You're reading: Ukrainian production films viral ‘Eva Stories’ about Holocaust tragedy

“What if a girl in the Holocaust had an Instagram?”

The rhetorical question involving the two non-intersecting worlds inspired a project based on real events and called “Eva Stories,” retelling how a Jewish teenager went through the horrors and nightmares of the Holocaust.

Filmed in Ukraine by the local production company ColorFilm, the 70-episode tale was shared through Instagram stories reaching out to the social media generation on one of the world’s most popular platforms.

The project was broadcast live on Instagram on May 1 marking Israel’s annual Holocaust Martyrs’ and Heroes’ Remembrance Day dedicated to around six million Jewish victims.

The Instagram account of “Eva Stories” has gone viral, with more than 1.2 million followers.

The story idea belongs to Israeli businessman Mati Kochavi and his daughter Maya, who both co-directed the social media film.

**RAW DATA:**
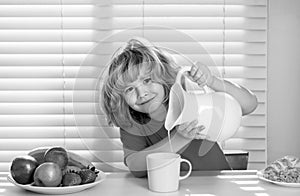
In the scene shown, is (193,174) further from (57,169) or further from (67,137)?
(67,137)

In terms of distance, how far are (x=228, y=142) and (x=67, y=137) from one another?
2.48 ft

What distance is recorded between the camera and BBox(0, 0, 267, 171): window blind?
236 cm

==

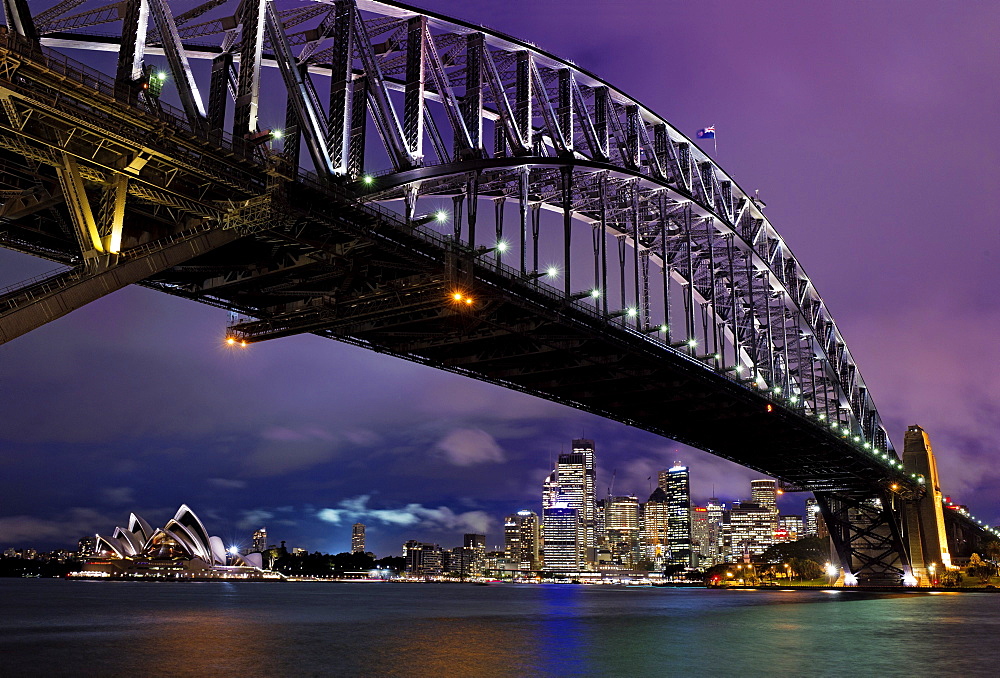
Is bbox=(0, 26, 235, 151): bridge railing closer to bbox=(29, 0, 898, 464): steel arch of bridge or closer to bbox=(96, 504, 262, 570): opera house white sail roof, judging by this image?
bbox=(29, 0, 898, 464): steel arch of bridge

**WHAT YOU SHOULD DO:** Continue the article about the "Eva Stories" Instagram project from its last sentence, leaving the data aside.

**ANSWER SECTION:**
“We were looking for a way to deal with this memory and manage this memory in a way that is going to be relevant for the younger generation,” Mati Kochavi said in an interview to CNN.

Mati Kochavi allocated several million dollars for “Eva Stories.”

The social media film recreates the real diary of Hungarian Jew Eva Heyman, played by British actress Mia Quiney.

Heyman started the diary on her 13th birthday in 1944 with descriptions of her family, friends, first crush and school. The teenager proceeds to portray the Nazi’s invasion to Hungary, the new humiliating laws they set for Jews, living in a ghetto. After her diary disrupted, Heyman was deported to Auschwitz concentration camp in then-occupied Poland, where she died.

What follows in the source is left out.